Peer-reviewed research on Brazil’s Cerrado biome is sharpening the picture of where some of the region’s most carbon-dense soils are found. A study published in the Journal of South American Earth Sciences examines wetland soils on the Guimarães Plateau in the state of Mato Grosso and finds that these compact ecosystems hold far more carbon per unit area than surrounding uplands. In the study’s review of prior measurements and comparisons, the authors report that Cerrado wetland soils can reach several times the carbon stock per area of Amazon forest soils, with some comparisons approaching a six-fold difference. The finding carries consequences for how conservation resources are prioritized across South America’s two largest biomes.
What the Guimaraes Plateau Data Shows
The study, hosted on ScienceDirect as part of Elsevier’s peer-reviewed catalog, focused on carbon stocks in Cerrado wetlands across the Guimarães Plateau in Mato Grosso, Brazil. Researchers measured soil organic carbon in wetland zones and compared those values against adjacent upland terrain within the same biome. Wetland soils consistently registered much higher carbon concentrations than the drier soils surrounding them, a pattern that held across multiple sampling sites.
That disparity is not a minor statistical footnote. Prior literature synthesized in the study indicates Cerrado wetlands can store multiple times more carbon than adjacent areas. The mechanism is straightforward: waterlogged soils slow decomposition, allowing organic matter to accumulate over thousands of years into dense peat layers. Upland Cerrado soils, by contrast, are well-drained and seasonally dry, which accelerates carbon turnover and limits long-term storage.
The Guimaraes Plateau work also reinforces earlier ecohydrological research on tropical peat-forming systems, which shows that even relatively small peat deposits can hold disproportionately large soil carbon pools. In the Cerrado case, the wetlands occupy a modest share of the landscape but deliver an outsized share of the biome’s below-ground carbon, turning them into strategic nodes in regional climate regulation.
How Amazon Baselines Anchor the Comparison
To understand why a six-fold difference is plausible, the Amazon side of the equation needs to be grounded in specific numbers. Research published in Regional Environmental Change provides per-hectare total carbon stock estimates for Amazon forests, including deep soil profiles extending to several meters. These figures represent the combined above-ground biomass and below-ground organic carbon that give the Amazon its reputation as a carbon warehouse.
Separate empirical work on soil organic carbon in the Central Amazon, published in Soil Systems, supplies additional per-hectare values for terra firme settings, the well-drained upland forests that make up the majority of the basin. Terra firme soils store meaningful carbon, but they are mineral soils, not peat. When those values are placed alongside the dense organic soils found in Cerrado wetlands, the per-area gap becomes stark. Cerrado peat soils pack carbon into relatively thin geographic footprints at densities that dwarf what even deep Amazonian mineral soils can match.
This does not mean the Amazon is unimportant as a carbon store; its vast extent and biomass still make it globally significant. Rather, the comparison highlights that when climate policy focuses only on total area or tree cover, it can miss smaller ecosystems where each hectare carries much more carbon than a typical forest plot.

■ What is required
Answer these questions about the Cerrado wetland carbon text.
(a) In which Brazilian state is the Guimarães Plateau?
(b) In which journal was the work on soil organic carbon in the Central Amazon's terra firme settings published?
(c) How do waterlogged soils lead to carbon building up?

■ Dataset extract
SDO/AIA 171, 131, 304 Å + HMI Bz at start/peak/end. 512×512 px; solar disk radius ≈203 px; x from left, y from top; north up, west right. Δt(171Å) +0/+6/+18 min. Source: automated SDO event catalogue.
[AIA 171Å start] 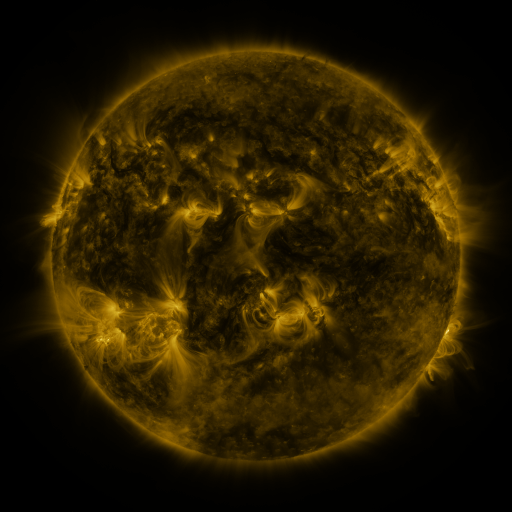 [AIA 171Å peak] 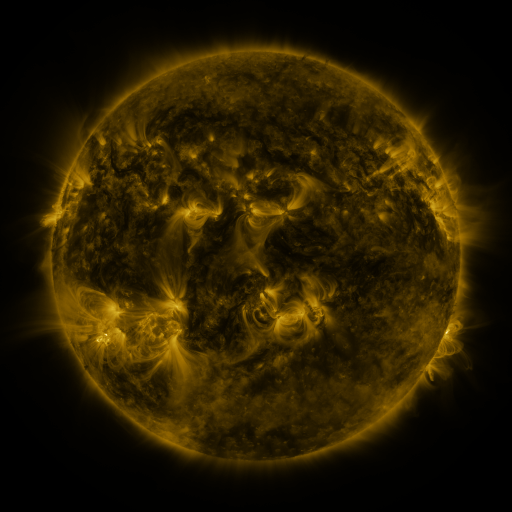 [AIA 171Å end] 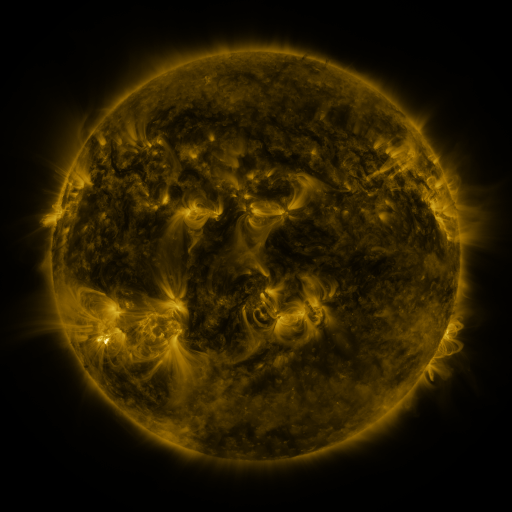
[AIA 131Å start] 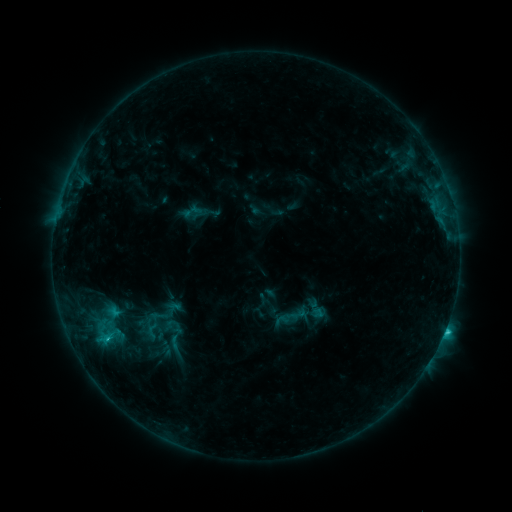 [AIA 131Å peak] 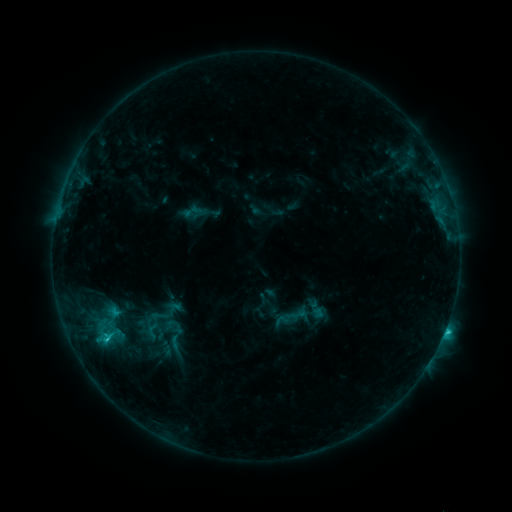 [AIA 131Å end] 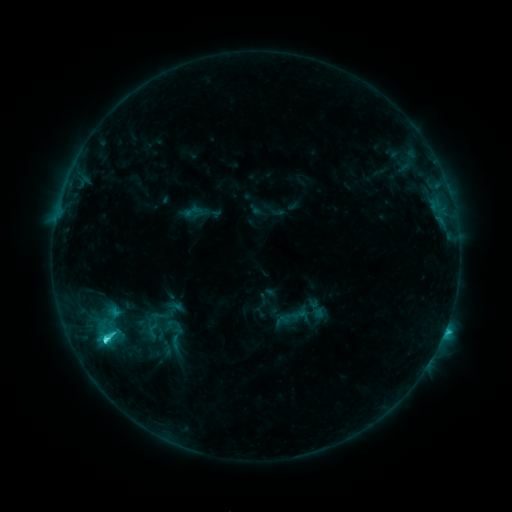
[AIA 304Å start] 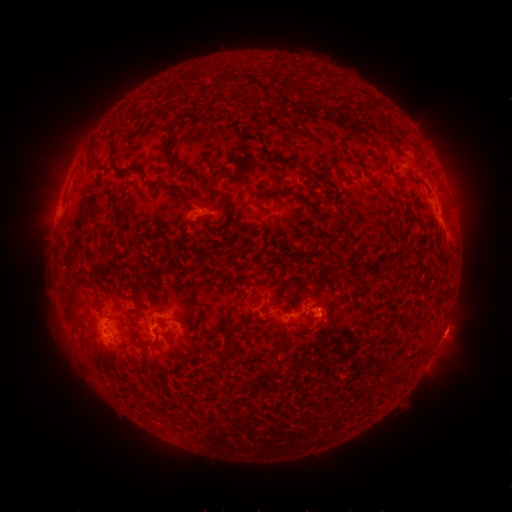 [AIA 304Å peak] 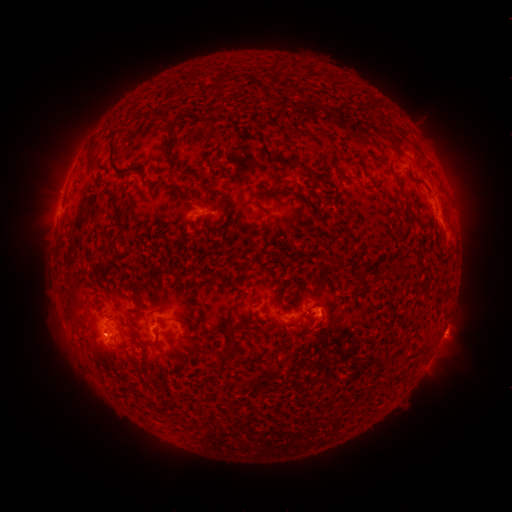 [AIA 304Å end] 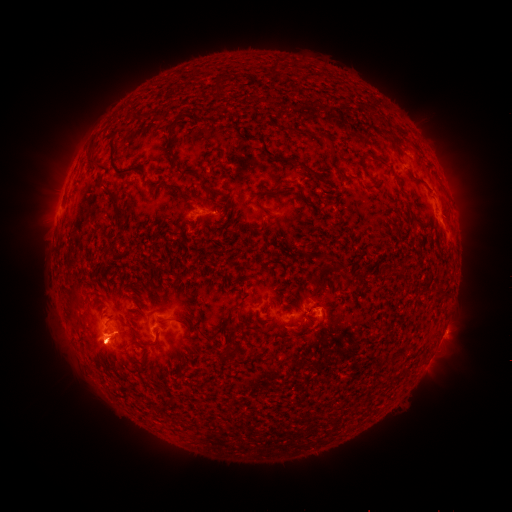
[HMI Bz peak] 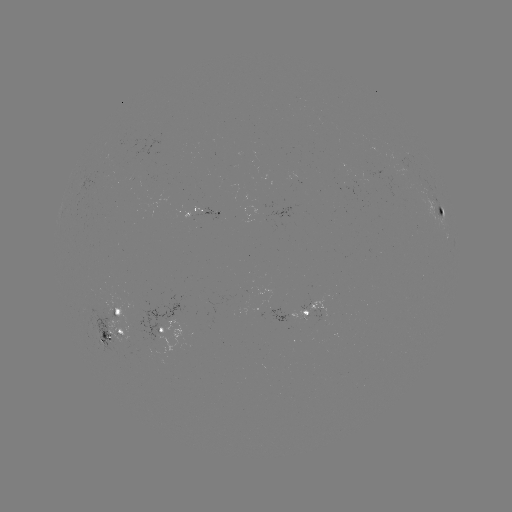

■ Task result
(a) Mato Grosso.
(b) Soil Systems.
(c) They slow decomposition, so organic matter builds up over thousands of years into dense peat layers.